What am I going to write about? What will people want to read?
You’re such an idiot – staying out until 4am without planning for what to write today. It’s past noon EST – you’re losing your touch and you’re going to lose people.
I’ll just be honest.
I woke up this morning with a host of competing emotions. This is day three of SXSW for me, the second time I’ve traveled to Austin for the tech, film, and music festival.
I struggle with vacations. On the one hand, they are an excellent way to let off some steam and refill the tank. When I’m feeling burnt out, it’s great to say, “OK, I’m going to really lean into relaxing and not doing anything.”

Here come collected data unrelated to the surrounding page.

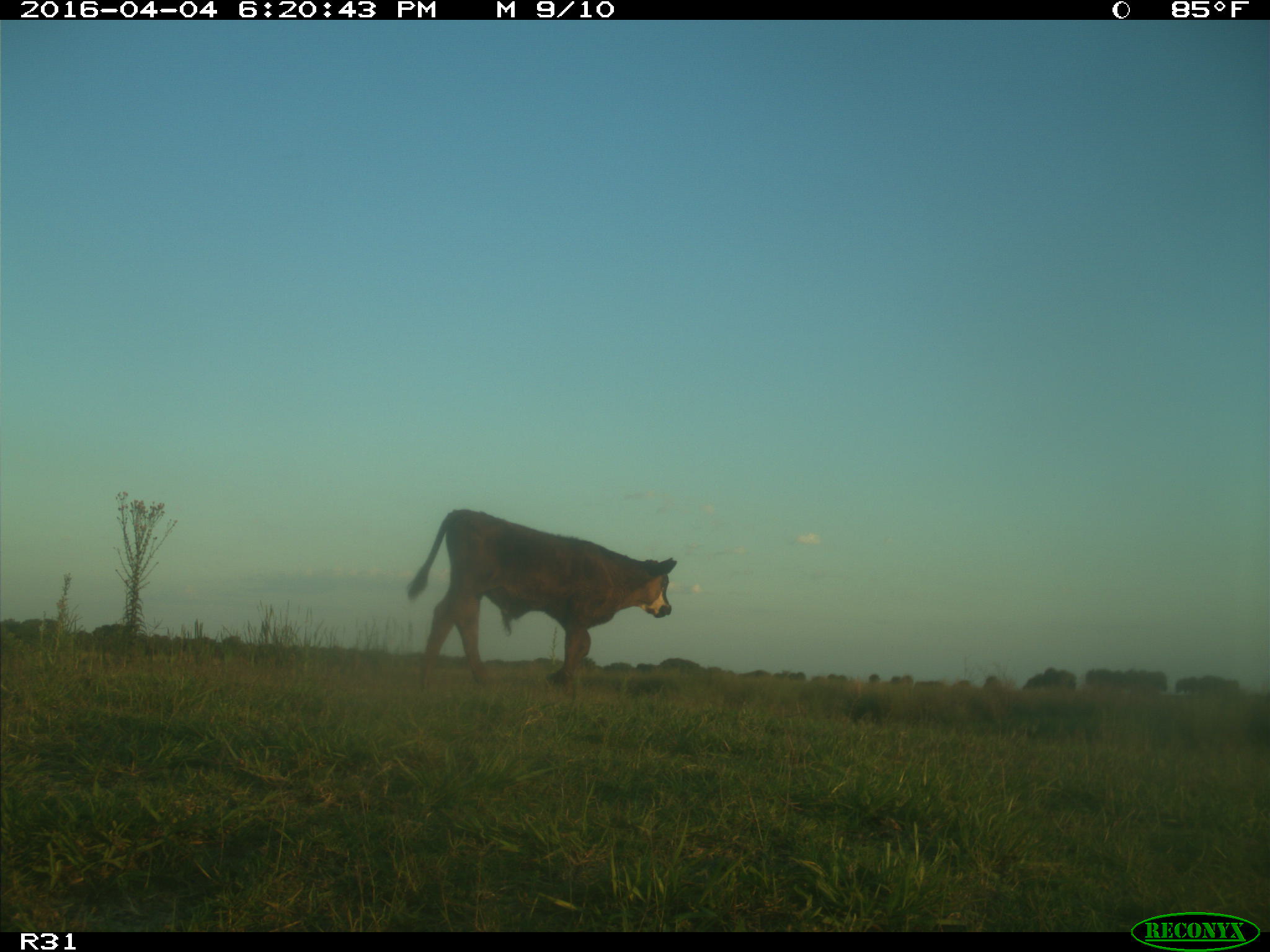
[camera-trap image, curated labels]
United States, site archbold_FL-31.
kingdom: Animalia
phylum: Chordata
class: Mammalia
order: Artiodactyla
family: Bovidae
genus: Bos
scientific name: Bos taurus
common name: domestic cow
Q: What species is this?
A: Bos taurus (domestic cow).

But the reality is, this only creates a new and more insidious stress: a sort of cognitive dissonance with myself as shown from some of my first conscious thoughts of the day above.
I’ve gotten better at recognizing destructive and negative thoughts. For example, when I’m doubting or tearing myself down, I disassociate. See above where my inner monologue becomes second person point of view instead of first person. When I’m upset with myself, it’s changes from sentiment of, “I am an idiot” to “you are an idiot.”
As a product manager, I see the biggest responsibilities of my job as pushing the ball forward and/or getting the ball out of my court as quickly as possible. If something is on me to move forward, I take the baton and run so that I can once again hand it off to someone else.
That work never really stops. And it’s especially true for my personal projects, which I’m very excited to share with you. There is no handoff of the baton – it’s all on me. If things aren’t moving forward, it’s because I’m not running with them.
But, I don’t make progress on that while I’m stopping by the Twix house at SXSW and trying out their VR experience.
I don’t expect to ever completely eradicate negativity or self doubt. For now, it’s true progress to recognize it, thank it for being a motivator, and cut myself some slack.
I will probably always have this balancing act of periods of productive reclusion (e.g. every evening last week) and periods of active relaxation (e.g. these four days at SXSW). They aren’t always as extreme – sometimes that balancing comes in the same day.
But when you believe that your advantage is time, it’s hard to feel comfortable leaning into the relaxation.